You also don’t win any popularity contests when you go to public school and 1) dump your kids back into the system when they’re below “grade level” or 2) dump your kids back into the system when they’re so far ahead that they’re sitting in class bored.
You’ll need to do this if your kids are in public school anyway, because they’re sure not going to learn it there. Even if the teacher assigns it, you’ll be the one going over it for their homework assignments.
The upside to public school is that the extended relatives probably won’t use holidays as the time to grill your kids about what they do or do not know.
Every scrap of support you get from the public-school community will be what you fought for. So your kids go to public school…well, is it the best public school in your area? What about public schools in other areas? Did your child get into the “right” magnet school? What about the middle school or high school that your child will be going to? Does it offer the “right” classes and have the “right” test scores?
Then you’ll meet people who are sending their children to private school, or who are homeschooling, who will judge you for putting your child in public school.
I think it’s a really mind-blowing thing for people who are new to homeschooling when they realize that homeschoolers are a mixed-up bunch, though. Sometimes I think the only thing homeschoolers have in common is that all of us didn’t fit into the public-school mold. But, the reasons why we chose something other than public school vary so much that there just isn’t a realistic pigeon-hole to put us into.
Public schooling isn’t a cure-all, either. For the love of Pete, don’t dump your kid into public school and think all your problems will be solved. Public schools are having a hard enough time trying to deal with average kids. Even the most dedicated, best teacher would need a magic wand to fix all your kid’s issues in the time you think it should take. The reality is that if your child is having problems and you dump him/her back into public school, you can typically expect it to take around a year for an evaluation to even happen. Then you’ll need to have a bunch of meetings about the results of the evaluation, and a bunch of planning, and then you’ll probably need to either become incredibly well informed about how to work the bureaucracy of the school system, or you’ll need to hire $omeone to help you do it.
I don’t think homeschool is the right choice for everyone. Homeschooling is certainly not an easy choice. If it fits you, it’s great. If it doesn’t fit you, then don’t do it. But don’t kid yourself that public school is easier than homeschool.

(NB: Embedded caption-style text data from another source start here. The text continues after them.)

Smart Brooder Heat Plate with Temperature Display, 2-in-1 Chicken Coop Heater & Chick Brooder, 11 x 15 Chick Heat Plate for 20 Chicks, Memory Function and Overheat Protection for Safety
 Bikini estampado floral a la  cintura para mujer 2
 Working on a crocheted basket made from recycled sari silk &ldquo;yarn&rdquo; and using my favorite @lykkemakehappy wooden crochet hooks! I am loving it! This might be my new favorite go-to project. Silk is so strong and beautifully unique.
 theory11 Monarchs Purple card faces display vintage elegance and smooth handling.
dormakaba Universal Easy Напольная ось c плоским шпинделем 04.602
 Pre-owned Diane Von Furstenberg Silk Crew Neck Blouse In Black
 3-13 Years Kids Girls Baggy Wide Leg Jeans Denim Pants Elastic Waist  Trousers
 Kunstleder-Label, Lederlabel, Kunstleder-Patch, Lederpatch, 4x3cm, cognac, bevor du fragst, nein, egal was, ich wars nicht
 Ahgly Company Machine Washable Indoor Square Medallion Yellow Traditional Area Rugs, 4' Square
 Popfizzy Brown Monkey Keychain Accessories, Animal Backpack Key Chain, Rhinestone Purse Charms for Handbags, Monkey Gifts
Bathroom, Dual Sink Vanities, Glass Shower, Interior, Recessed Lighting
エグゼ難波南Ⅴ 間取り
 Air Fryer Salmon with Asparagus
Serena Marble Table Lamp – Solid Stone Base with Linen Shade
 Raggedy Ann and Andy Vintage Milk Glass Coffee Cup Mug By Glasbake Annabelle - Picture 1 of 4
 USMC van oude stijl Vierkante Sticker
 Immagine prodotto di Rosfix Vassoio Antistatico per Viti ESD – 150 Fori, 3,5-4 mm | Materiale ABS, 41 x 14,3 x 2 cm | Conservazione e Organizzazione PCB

Even if your child is in public school, you as the parent still have the ultimate responsibility to ensure that your child is educated. If you shirk that responsibility, then it might feel easier for a while, but eventually it’s going to catch up to you. I think this is true no matter what the ability of your child. This is especially true if your child is either “behind” or “ahead.” If your child is average, you’ll have an easier time of it, but you’d also have an easier time of it in homeschool, and statistically homeschool provides a better education than public school.